Yesterday John Piper gave a challenge to his readers to try to support their understanding of showing love to the unbelieving poor with “strong pillars” of theological argument. People are lost and on their way to hell, and many of them are suffering in this life as well. It has always struck me as particularly meaningless and eternally inconsequential when churches use their resources to do that which God has not called us to do. The poor, as Piper said, deserve better than bad arguments with bad theological foundations.
Last week I made the case that the Bible does not command churches to use their resources to lower the poverty rate, and I quibbled with Tim Keller’s statement that Christians owe the poor as much as we can possibly give them. But Keller’s views on mercy ministry are really so extreme, that it is easy to be accused of arguing with a straw man (plus I want to take this to heart) so I want to spend a few posts explaining what I see is a full biblical view of mercy ministry.
So over the next few weeks/months, I will use this blog to explain how our response to the poor should be influenced by Scripture (only one post a week, so no need to tune out till November if this doesn’t interest you). If you have sat on a mission’s committee and been frustrated by the social agenda of many missionaries, if you have seen the homeless man on the side of the road with the sign that says “will work for beer” and wondered what you should do, if have ever dared to ask the question: “does the Bible command Christians to work for social justice issues?” then this series of posts will be helpful to you.
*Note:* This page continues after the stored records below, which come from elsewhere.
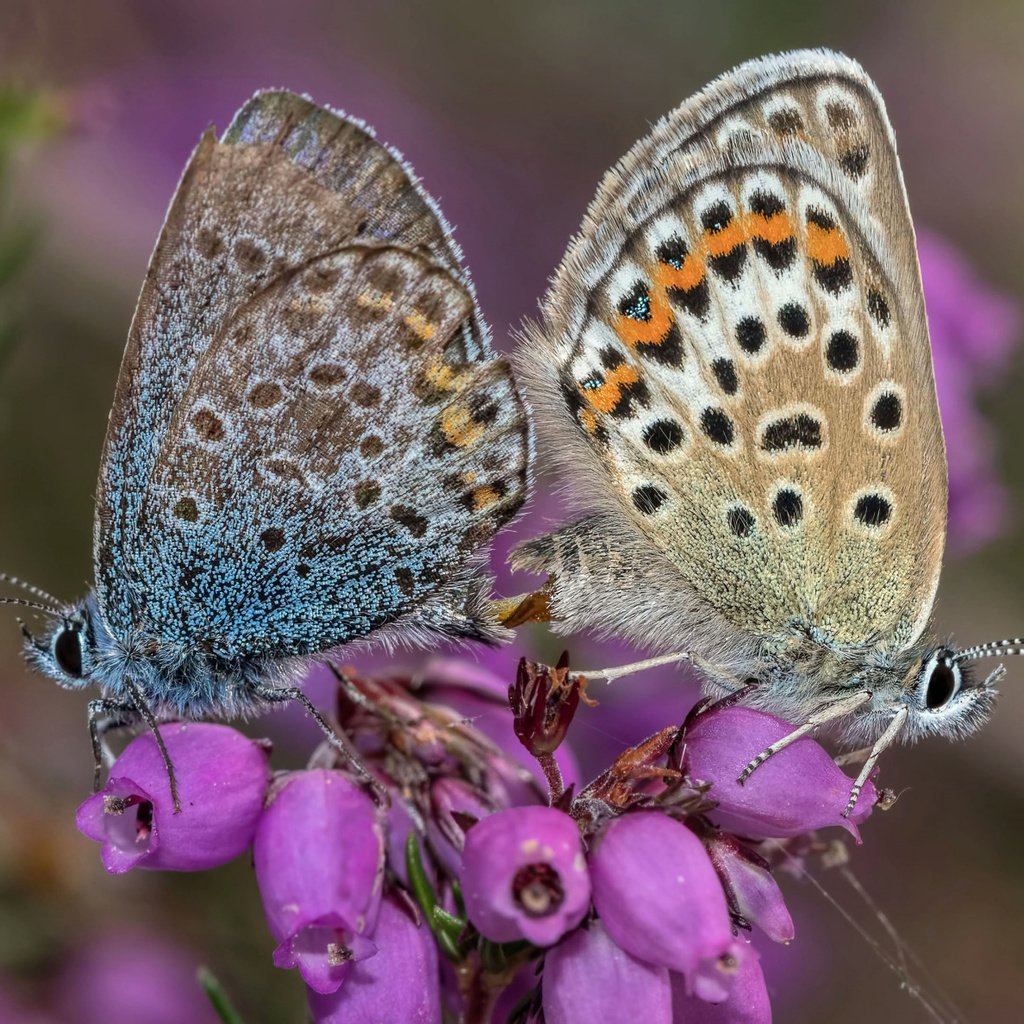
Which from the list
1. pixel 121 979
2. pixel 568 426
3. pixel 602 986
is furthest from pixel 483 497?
pixel 121 979

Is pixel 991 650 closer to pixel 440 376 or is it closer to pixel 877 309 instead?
pixel 877 309

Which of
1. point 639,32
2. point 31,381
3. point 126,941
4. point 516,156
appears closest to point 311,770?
point 126,941

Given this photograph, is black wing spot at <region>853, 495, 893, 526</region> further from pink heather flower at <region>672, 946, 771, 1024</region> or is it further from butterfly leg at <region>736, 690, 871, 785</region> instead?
pink heather flower at <region>672, 946, 771, 1024</region>

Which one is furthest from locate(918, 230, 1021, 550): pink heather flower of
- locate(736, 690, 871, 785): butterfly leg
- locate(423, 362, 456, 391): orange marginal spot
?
locate(423, 362, 456, 391): orange marginal spot

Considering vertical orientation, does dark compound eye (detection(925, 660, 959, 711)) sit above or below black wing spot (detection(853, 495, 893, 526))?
below

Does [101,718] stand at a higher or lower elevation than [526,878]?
higher

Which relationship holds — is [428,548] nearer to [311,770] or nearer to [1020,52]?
[311,770]

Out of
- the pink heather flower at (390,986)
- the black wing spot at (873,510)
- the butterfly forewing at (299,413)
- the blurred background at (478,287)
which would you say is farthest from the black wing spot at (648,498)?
the pink heather flower at (390,986)
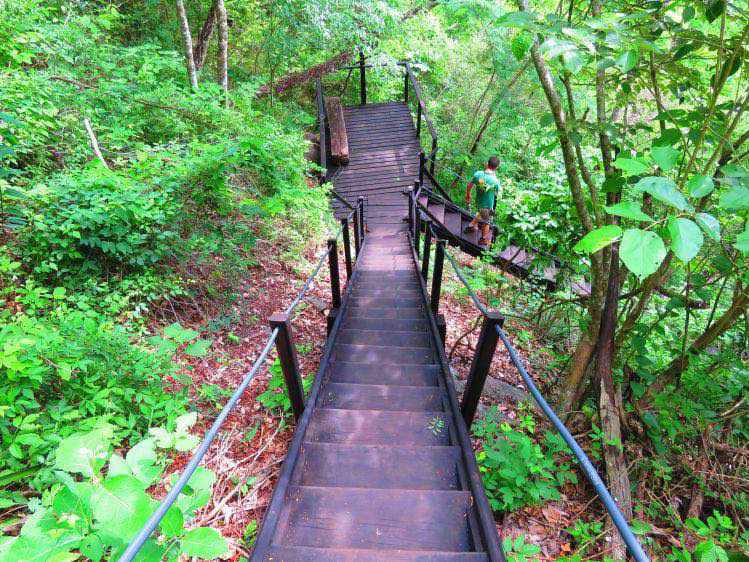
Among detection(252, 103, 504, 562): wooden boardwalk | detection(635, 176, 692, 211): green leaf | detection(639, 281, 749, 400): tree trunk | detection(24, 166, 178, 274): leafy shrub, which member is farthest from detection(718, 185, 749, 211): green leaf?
detection(24, 166, 178, 274): leafy shrub

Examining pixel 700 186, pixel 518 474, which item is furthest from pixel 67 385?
pixel 700 186

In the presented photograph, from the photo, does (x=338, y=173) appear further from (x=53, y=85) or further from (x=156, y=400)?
(x=156, y=400)

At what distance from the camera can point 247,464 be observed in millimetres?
2691

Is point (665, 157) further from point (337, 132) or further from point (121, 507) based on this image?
point (337, 132)

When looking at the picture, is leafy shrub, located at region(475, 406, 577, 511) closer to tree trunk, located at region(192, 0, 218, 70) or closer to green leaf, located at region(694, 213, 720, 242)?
green leaf, located at region(694, 213, 720, 242)

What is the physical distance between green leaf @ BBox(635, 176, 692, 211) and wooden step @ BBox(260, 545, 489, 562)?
1.69 meters

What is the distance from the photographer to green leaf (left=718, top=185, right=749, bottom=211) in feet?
3.42

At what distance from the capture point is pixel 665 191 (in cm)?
92

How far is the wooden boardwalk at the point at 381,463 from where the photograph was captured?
5.80ft

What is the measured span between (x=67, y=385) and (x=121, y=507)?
85.8 inches

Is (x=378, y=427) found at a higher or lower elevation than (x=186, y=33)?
lower

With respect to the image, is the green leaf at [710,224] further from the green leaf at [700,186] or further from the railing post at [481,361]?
the railing post at [481,361]

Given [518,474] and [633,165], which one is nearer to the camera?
[633,165]

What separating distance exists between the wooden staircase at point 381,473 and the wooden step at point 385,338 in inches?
3.4
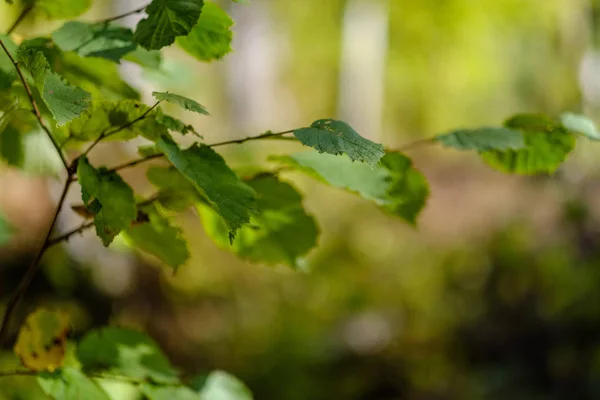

The compassion of God is perhaps his most incredible communicable attribute, and is certainly His most discussed attribute in Scripture. Understanding this should guide any discussion about showing compassion to the poor. To use Piper’s metaphor, if our theology is going to be the pillars of our argument, then God’s compassion is the foundation. From that foundation are these pillars:
1. Understanding some of the differences between the church and Israel is foundational to understanding how to care for the poor, and how to rightly apply God’s commands. While Israel was to stay in the promised land and transform her society (there were no food pack campaigns to Assyrians), the church is supposed to scatter around the world and proclaim the gospel, while transforming society inside of the church—not outside. This is seen in missions (Israel stayed, the church goes), as well as in mercy ministry (compare Ruth to the widows in 1 Tim 5).
2. Jesus was the perfect embodiment of compassion, yet he never fed the poor or “combated poverty.” He told John the Baptist that the poor “had the good news preached to them,” and then he sent his followers out to do the same.
3. Simply put, the mission of the church is evangelism. All four gospels end with some variation of this command, and it is explicitly repeated throughout the NT.
4. That said, there is a huge difference between what local churches are called to do corporately and what we as Christians are called to do individually. Confusing these two leads to bad ecclesiology and a Shane-Claiborne like mentality about the gospel. Personal ethics should not be confused with corporate mandates.
5. The American church has fallen prey to what Marvin Olasky calls the tragedy of American Compassion. While God’s love calls us to radically change our lives, American Christians (often in the name of love) think the most loving thing to do for the homeless is to give him food, thereby enabling poverty and violating 2 Thess 3:10. Why would we want to love others in a way God does not love us?
6. The debate about mercy ministry is really a debate about eschatology and ecclesiology. If you believe the church ushers in the kingdom of God, and that there is no hunger in the kingdom, and that you are joined to the church/kingdom through infant baptism, then you should be out there getting rid of any social injustice that has crept inside your God’s kingdom. This is why it is so frustrating to see premils falling for the plastic version of justice offered by community organizers.
7. Materialism is the enemy of not only our own souls, but of missions. If you close your heart to the poor to build a bigger barn for yourself, you are recklessly deceived about the condition of your relationship with God. Beyond that, every dollar wasted in luxury, on food for those who don’t work, or in trying to undo the “psychological and emotional effects of the fall” (Keller’s words), is a dollar that is not being sent forward to heaven.
The foundation is God’s compassion. The pillars are: discontinuity, the compassion of Jesus, the Great Commission, a right understanding of the corporate church, a biblical concept of love, the hope in a future kingdom, and the danger of materialism’s attack on missions.
The goal of all of this is to cause those who read with me to the end to understand God’s love for the lost more deeply, and to see how God’s compassion is the foundation for right thinking about poverty in the world. I’ll hotlink future posts to the entries above.